START SOURCE RECORDS

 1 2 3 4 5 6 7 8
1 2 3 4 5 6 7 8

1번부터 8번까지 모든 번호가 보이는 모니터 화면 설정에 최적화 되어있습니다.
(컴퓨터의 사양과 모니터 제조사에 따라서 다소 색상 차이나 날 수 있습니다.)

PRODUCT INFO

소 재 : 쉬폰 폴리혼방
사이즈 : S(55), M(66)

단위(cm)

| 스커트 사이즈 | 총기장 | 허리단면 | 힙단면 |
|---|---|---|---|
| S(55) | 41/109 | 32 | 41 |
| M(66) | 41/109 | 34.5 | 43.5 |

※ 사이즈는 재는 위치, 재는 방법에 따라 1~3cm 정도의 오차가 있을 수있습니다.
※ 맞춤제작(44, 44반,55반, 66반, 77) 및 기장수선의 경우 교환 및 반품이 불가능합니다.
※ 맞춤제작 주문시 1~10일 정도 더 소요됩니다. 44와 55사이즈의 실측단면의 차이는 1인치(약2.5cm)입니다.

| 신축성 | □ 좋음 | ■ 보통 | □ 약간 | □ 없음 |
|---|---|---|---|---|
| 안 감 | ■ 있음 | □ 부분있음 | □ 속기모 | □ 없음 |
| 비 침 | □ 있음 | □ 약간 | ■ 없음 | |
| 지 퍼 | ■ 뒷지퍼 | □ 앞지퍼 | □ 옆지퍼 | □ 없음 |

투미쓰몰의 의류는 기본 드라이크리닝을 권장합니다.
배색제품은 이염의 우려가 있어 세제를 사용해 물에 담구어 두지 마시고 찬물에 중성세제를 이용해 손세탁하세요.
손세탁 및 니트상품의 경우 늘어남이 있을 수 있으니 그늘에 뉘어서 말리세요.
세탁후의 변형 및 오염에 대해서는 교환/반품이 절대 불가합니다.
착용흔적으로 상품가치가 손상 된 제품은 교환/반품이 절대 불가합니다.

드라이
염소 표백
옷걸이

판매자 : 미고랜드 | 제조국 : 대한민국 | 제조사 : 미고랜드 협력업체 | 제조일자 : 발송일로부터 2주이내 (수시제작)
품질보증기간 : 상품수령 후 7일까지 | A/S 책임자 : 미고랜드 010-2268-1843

END SOURCE RECORDS

◆ **ABOUT THIS EXERCISE**
Every line from the one containing "보통 | □ 약간 | □ 없음 |" through the end of the entries above must be echoed exactly, with both ends kept.

◆ **YOUR SOLUTION**
| 신축성 | □ 좋음 | ■ 보통 | □ 약간 | □ 없음 |
|---|---|---|---|---|
| 안 감 | ■ 있음 | □ 부분있음 | □ 속기모 | □ 없음 |
| 비 침 | □ 있음 | □ 약간 | ■ 없음 | |
| 지 퍼 | ■ 뒷지퍼 | □ 앞지퍼 | □ 옆지퍼 | □ 없음 |

투미쓰몰의 의류는 기본 드라이크리닝을 권장합니다.
배색제품은 이염의 우려가 있어 세제를 사용해 물에 담구어 두지 마시고 찬물에 중성세제를 이용해 손세탁하세요.
손세탁 및 니트상품의 경우 늘어남이 있을 수 있으니 그늘에 뉘어서 말리세요.
세탁후의 변형 및 오염에 대해서는 교환/반품이 절대 불가합니다.
착용흔적으로 상품가치가 손상 된 제품은 교환/반품이 절대 불가합니다.

드라이
염소 표백
옷걸이

판매자 : 미고랜드 | 제조국 : 대한민국 | 제조사 : 미고랜드 협력업체 | 제조일자 : 발송일로부터 2주이내 (수시제작)
품질보증기간 : 상품수령 후 7일까지 | A/S 책임자 : 미고랜드 010-2268-1843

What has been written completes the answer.